-- Start --

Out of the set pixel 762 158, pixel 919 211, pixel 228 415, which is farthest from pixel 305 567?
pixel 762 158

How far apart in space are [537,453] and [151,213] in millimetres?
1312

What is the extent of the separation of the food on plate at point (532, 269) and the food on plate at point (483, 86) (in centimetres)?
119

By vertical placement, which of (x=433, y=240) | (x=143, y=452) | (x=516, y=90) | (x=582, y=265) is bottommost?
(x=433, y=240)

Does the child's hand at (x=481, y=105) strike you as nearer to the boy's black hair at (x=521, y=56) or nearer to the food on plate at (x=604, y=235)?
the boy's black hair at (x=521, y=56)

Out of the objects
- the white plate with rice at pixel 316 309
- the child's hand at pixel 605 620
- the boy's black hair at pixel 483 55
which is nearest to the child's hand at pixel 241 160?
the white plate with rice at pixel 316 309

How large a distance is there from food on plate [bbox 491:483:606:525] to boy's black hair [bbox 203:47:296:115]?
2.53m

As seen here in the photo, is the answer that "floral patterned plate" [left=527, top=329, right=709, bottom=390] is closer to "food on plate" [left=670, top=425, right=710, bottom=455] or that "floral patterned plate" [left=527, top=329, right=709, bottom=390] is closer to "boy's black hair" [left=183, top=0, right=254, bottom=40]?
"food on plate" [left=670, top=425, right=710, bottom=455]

-- End --
-- Start --

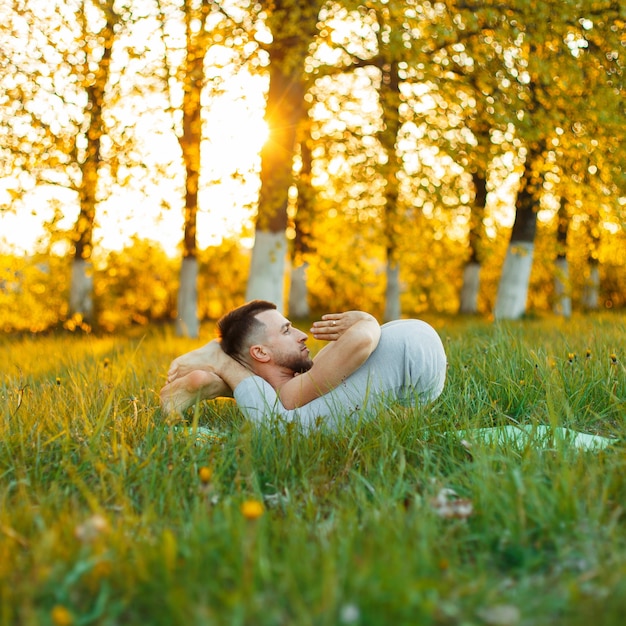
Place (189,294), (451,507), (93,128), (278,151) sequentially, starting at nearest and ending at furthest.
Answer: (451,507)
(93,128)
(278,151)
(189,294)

-- End --
-- Start --

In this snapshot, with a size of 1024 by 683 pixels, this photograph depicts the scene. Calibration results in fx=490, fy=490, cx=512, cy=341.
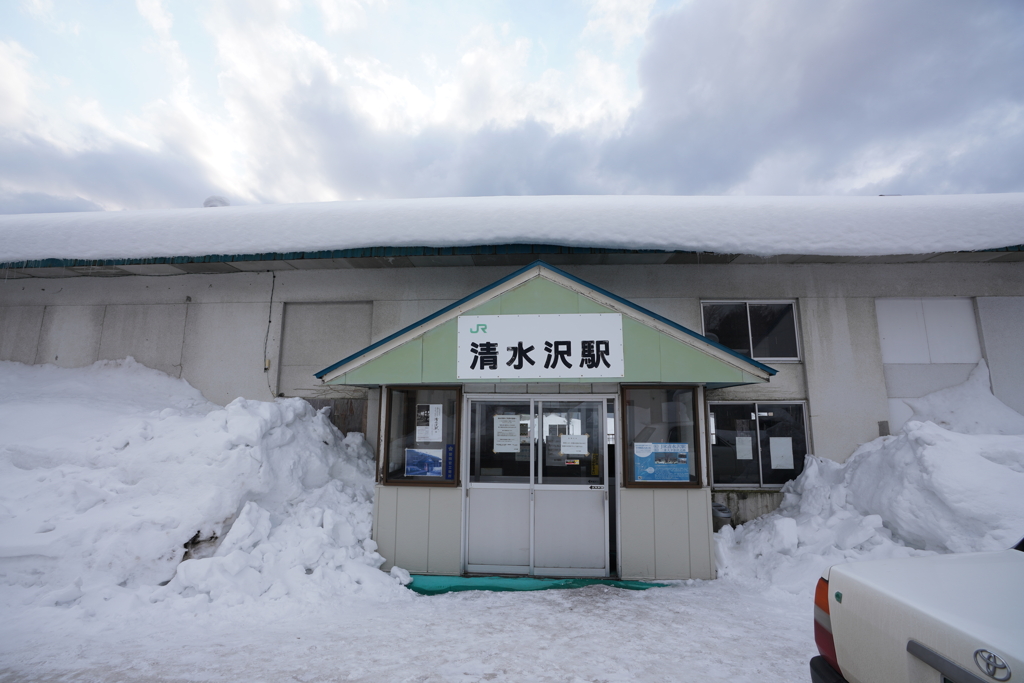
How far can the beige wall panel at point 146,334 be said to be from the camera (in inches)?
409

-- End --

● Set problem: From the rows above, pull out every line that contains the word "rice" and copy each one unchanged.

● Task response:
- the white plate with rice at pixel 316 309
the white plate with rice at pixel 316 309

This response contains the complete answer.